• **Task instructions**:
**a.** Decide whether each statement agrees with the text below about the prince-bishops of Geneva: (i) Pierre de La Baume was the final holder of the office; (ii) the bishop was a suffragan of the Archbishopric of Lyon; (iii) the prince-bishopric was abolished in 1536. Answer yes or no for each, quoting the deciding words of the text.
**b.** According to the text below about the prince-bishops of Geneva, where was their residence?
[begin Selection]
- Flag of Geneva (15th century), showing both the imperial eagle and a key of St. Peter, reflecting its dual status as free city and Prince-Bishopric
- Residence: St. Pierre Cathedral, Geneva
- Appointer: Archbishop of Vienne (spiritual); Holy Roman Emperor / cathedral chapter (temporal)
- Formation: 1154 (raised to prince-bishopric)
- First holder: Saint Isaac (c. 400, as bishop; princely status from 1154)
- Final holder: Pierre de La Baume (1522–1536)
- Abolished: 1536 (Genevan Reformation)

= Prince-bishop of Geneva =

The Prince-Bishop of Geneva was the ecclesiastical and secular ruler of Geneva from the early Middle Ages until the Reformation. As a suffragan of the Archbishopric of Vienne, the bishop held spiritual authority, but from 1154 he also enjoyed the status of prince of the Holy Roman Empire, exercising temporal power in and around the city of Geneva. The prince-bishops often struggled to maintain their independence against the Counts of Geneva and later the House of Savoy, who sought to dominate the see by appointing relatives to the episcopal office.
[end Selection]
[begin Source excerpt]
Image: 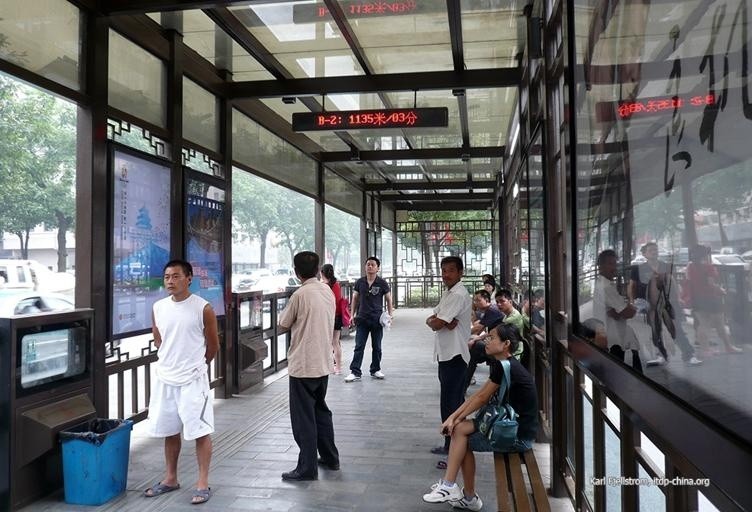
[end Source excerpt]
• **Answer list**:
**a.**
(i) Yes: "Final holder: Pierre de La Baume (1522–1536)"
(ii) No: "As a suffragan of the Archbishopric of Vienne"
(iii) Yes: "Abolished: 1536 (Genevan Reformation)"

**b.** St. Pierre Cathedral, Geneva.